Experts contacted by The Moscow Times said the proposed measures were harsh but necessary considering the growing problem, but cautioned that the Kremlin should expand the crackdown to corrupt drug fighters to achieve visible results.
“This is an urgent topic,” Nina Ostanina, a State Duma deputy with the Communists, said by telephone.
“But,” she added, “when it is raised now, six months before the [Duma] elections, it does look like populism.”
She expressed concern that the measures would fight the consequences, not the causes, of drug use. “Drugs are a business that is protected by law enforcement agencies, among others,” said Ostanina, who sits on the Duma’s youth affairs committee.
“They should test not just grade school students but drug fighters within the police as well,” said Yevgeny Roizman, one of the country’s most renowned anti-drug crusaders.
Roizman said he welcomed Medvedev’s measures. “The war with drugs cannot be waged through weak methods. Even a small liberalization [of policies] can lead to a collapse,” he said by telephone from Yekaterinburg.
Roizman’s anti-drug group, City Without Drugs, has campaigned against corrupt anti-drug police in the region, seeking investigations and criminal cases against officers who patron illegal drug networks.
But the group has also taken flak from rights groups, some of which claim its tough rehabilitation methods are illegal. City Without Drugs activist Yegor Bychkov was jailed in October on kidnapping charges over his treatment of several addicts who were chained to beds as treatment. Bychkov has said the case was retribution by corrupt officials whom he criticized. The prison sentence was suspended on appeal, but the case highlighted the shortcomings of current legislation on drug treatment.

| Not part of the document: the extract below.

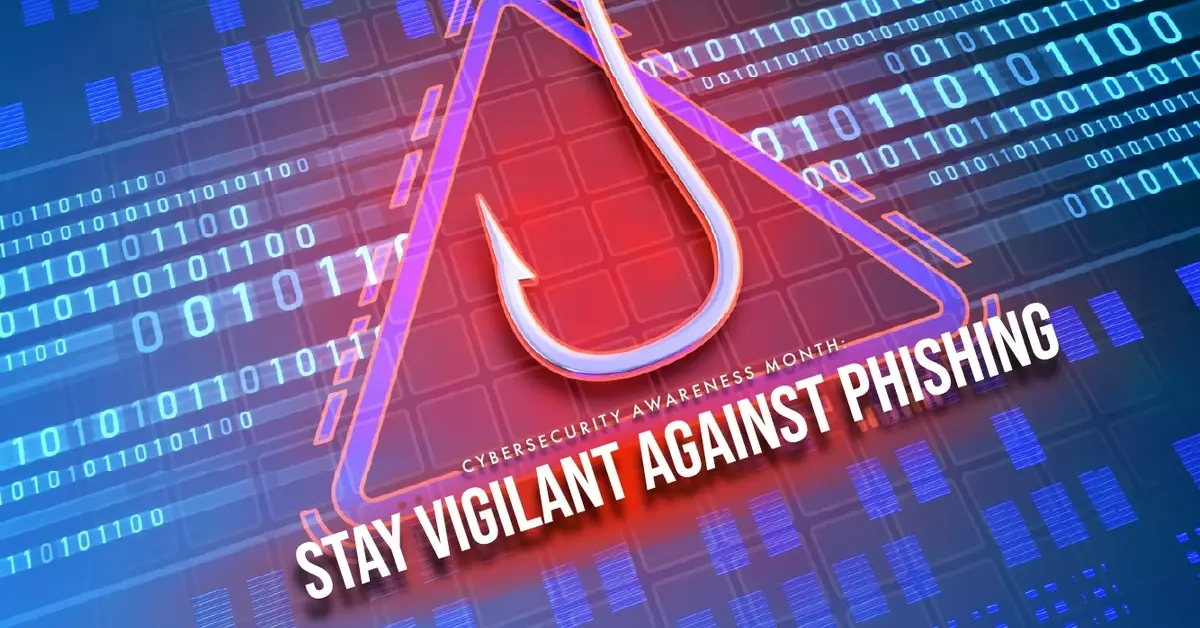 Cybersecurity Awareness Month: Stay Vigilant Against Phishing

The situation may change if mandatory testing and treatment are introduced, but there is also a danger that the measures will only create a new “system of money laundering,” said Vitaly Bogdanchikov, head of a Moscow-based drug rehab center.
Bogdanchikov, who is also an adviser with the Public Chamber’s health care committee, pointed out that a drug test costs $10 to $15 per person, which implies the need to create a multimillion-dollar program for students across the country.
But he also said the situation is dire — possibly even more so than Medvedev paints it.
“Medvedev voiced the figure of 2.5 million drug users, but in my opinion the figure is much higher,” Bogdanchikov said. “Authorities are just afraid to speak about the real figures.”